» **WORK TO COMPLETE**
1) Answer these from the rtweet review notes, one line each:
(a) How do the notes define followers_count?
(b) Which function takes screen names as input and extracts user data from twitter accounts?
(c) What file name is given for saving the extracted data as a CSV?
2) Transcribe the part of the rtweet review notes starting with "screen_name: The screen" and going on through "social media influence.".

» **QUOTED PASSAGE**
* * * * * * *

1. Compare brand popularity by extracting and comparing follower count

[x] 🔧 1. In the markdown section, can you please link the rtweet article using [ ]()(see image below) to hyperlink the documentation to the word "article"
[x] 🔧 2. I recommend using the following text in the markdown:

We can compare followers count for competing products by using their screen names and follower counts.

Note:

screen_name: The screen name or twitter handle that an user identifies themselves with

followers_count: The number of followers a twitter account currently has.

The followers count for a twitter account indicates the popularity of that account and is a measure of social media influence.

To extract user data directly from twitter, we usually load the rtweet package, obtain and create Twitter API access tokens according to the instructions in this article and extract user data with the lookup_users() function which takes screen names as input and extracts user data from twitter accounts.

[x] 🔧 3. Can you please use inline formatting with triple backticks like this to format R code:

# Store name of users to extract data on twitter accounts of 4 auto magazines
users <- c("caranddriver", "motortrend", "autoweekUSA", "roadandtrack")

# Extract user data for the twitter accounts stored in users
users_twts <- lookup_users(users)

# Save extracted data as a CSV file using `fwrite()` from`data.table` library
fwrite(users_twts, file = "users_twts.csv")

* * * * * * *

» **DATA BELOW**
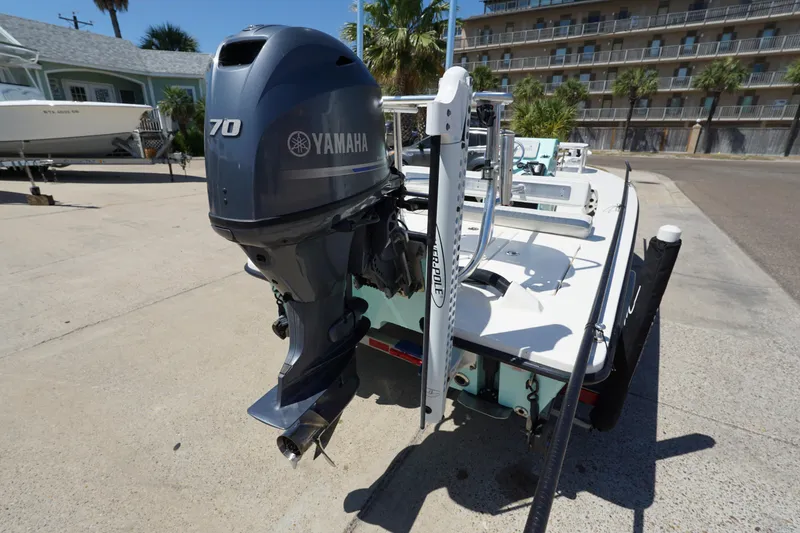 Slide: The Image of 2014 Maverick 17 HPX Tunnel boat with Yamaha 70 engine, parked outdoors. - 5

* * * * * * *

» **SOLUTION SET**
1)
(a) The number of followers a twitter account currently has.
(b) lookup_users()
(c) users_twts.csv

2)
screen_name: The screen name or twitter handle that an user identifies themselves with

followers_count: The number of followers a twitter account currently has.

The followers count for a twitter account indicates the popularity of that account and is a measure of social media influence.